━━━ Material shown

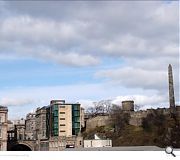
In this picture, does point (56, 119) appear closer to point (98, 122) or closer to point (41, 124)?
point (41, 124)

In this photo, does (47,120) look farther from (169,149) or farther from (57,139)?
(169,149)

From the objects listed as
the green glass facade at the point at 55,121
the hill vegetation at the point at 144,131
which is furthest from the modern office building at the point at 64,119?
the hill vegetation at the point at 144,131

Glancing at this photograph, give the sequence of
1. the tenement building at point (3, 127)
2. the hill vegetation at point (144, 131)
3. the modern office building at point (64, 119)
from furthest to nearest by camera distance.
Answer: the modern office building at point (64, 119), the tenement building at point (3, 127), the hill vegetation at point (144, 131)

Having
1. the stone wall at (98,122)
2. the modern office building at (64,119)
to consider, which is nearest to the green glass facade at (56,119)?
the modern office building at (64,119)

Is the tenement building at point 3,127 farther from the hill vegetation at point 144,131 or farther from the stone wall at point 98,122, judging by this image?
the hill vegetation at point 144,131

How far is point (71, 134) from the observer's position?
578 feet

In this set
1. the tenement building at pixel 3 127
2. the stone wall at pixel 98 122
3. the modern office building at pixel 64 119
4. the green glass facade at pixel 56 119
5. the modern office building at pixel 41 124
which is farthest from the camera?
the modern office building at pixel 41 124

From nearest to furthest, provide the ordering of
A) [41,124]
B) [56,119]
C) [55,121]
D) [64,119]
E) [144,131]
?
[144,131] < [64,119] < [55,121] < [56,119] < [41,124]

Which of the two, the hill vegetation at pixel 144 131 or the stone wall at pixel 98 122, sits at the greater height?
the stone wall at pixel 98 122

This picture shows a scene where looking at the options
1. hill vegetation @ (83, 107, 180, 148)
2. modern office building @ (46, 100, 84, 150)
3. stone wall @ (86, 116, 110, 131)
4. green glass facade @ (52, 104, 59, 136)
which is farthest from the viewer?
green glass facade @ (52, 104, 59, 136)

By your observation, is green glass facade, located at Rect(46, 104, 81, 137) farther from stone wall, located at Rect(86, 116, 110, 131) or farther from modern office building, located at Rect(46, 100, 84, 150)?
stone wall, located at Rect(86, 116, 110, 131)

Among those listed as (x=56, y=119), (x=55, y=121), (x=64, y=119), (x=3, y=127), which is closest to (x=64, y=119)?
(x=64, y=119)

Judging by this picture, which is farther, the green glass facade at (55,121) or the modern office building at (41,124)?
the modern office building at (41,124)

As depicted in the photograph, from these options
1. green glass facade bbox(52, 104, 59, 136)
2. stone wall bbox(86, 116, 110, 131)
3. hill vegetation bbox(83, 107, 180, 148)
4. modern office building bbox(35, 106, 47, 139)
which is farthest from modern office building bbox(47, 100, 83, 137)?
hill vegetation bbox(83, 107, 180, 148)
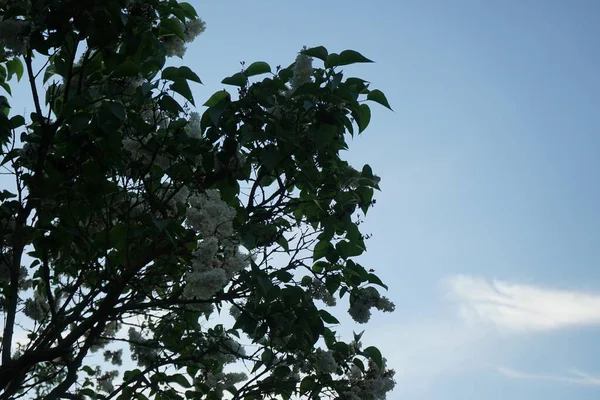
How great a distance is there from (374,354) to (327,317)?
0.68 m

━━━━━━
━━━ Material shown

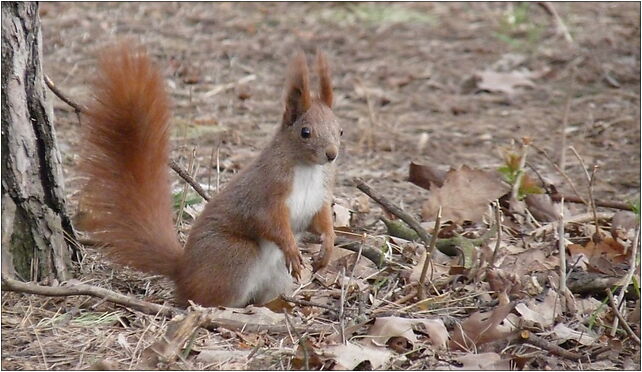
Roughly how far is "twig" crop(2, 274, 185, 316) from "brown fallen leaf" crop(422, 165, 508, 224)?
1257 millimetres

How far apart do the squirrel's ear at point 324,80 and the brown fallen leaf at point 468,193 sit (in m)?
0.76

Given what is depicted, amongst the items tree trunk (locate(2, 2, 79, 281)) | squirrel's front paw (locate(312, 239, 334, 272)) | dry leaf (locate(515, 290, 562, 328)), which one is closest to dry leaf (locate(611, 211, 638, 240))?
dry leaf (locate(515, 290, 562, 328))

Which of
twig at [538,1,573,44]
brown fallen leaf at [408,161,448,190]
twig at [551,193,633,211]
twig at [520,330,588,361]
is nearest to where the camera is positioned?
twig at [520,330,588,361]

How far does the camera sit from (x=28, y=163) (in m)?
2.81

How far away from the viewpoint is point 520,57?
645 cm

━━━━━━
━━━ Material shown

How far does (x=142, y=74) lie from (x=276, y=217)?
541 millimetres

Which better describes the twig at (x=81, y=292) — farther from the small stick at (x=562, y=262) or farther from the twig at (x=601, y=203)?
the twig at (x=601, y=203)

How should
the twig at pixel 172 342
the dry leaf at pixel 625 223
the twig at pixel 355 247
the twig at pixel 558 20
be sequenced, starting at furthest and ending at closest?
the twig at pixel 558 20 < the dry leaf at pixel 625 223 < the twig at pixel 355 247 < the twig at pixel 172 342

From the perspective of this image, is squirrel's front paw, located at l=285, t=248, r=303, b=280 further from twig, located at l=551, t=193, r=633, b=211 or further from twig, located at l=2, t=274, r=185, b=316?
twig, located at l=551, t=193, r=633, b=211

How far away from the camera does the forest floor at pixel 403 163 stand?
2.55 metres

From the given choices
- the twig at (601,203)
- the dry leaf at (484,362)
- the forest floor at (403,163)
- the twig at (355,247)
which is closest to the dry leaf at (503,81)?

━━━━━━

__What the task asks__
Format everything from the line containing "Which better describes" down to the line containing "which is closest to the dry leaf at (503,81)?" as a Markdown table with the columns Row and Text, one line per row, and omit blank lines.

__Full answer__
| Row | Text |
|---|---|
| 1 | Which better describes the twig at (x=81, y=292) — farther from the small stick at (x=562, y=262) or farther from the twig at (x=601, y=203)? |
| 2 | the twig at (x=601, y=203) |
| 3 | How should |
| 4 | the twig at pixel 172 342 |
| 5 | the dry leaf at pixel 625 223 |
| 6 | the twig at pixel 355 247 |
| 7 | the twig at pixel 558 20 |
| 8 | be sequenced, starting at furthest and ending at closest? |
| 9 | the twig at pixel 558 20 < the dry leaf at pixel 625 223 < the twig at pixel 355 247 < the twig at pixel 172 342 |
| 10 | From the perspective of this image, is squirrel's front paw, located at l=285, t=248, r=303, b=280 further from twig, located at l=551, t=193, r=633, b=211 or further from twig, located at l=2, t=274, r=185, b=316? |
| 11 | twig, located at l=551, t=193, r=633, b=211 |
| 12 | How far away from the camera does the forest floor at pixel 403 163 stand? |
| 13 | 2.55 metres |
| 14 | From the given choices |
| 15 | - the twig at (601,203) |
| 16 | - the dry leaf at (484,362) |
| 17 | - the forest floor at (403,163) |
| 18 | - the twig at (355,247) |
| 19 | which is closest to the dry leaf at (503,81)? |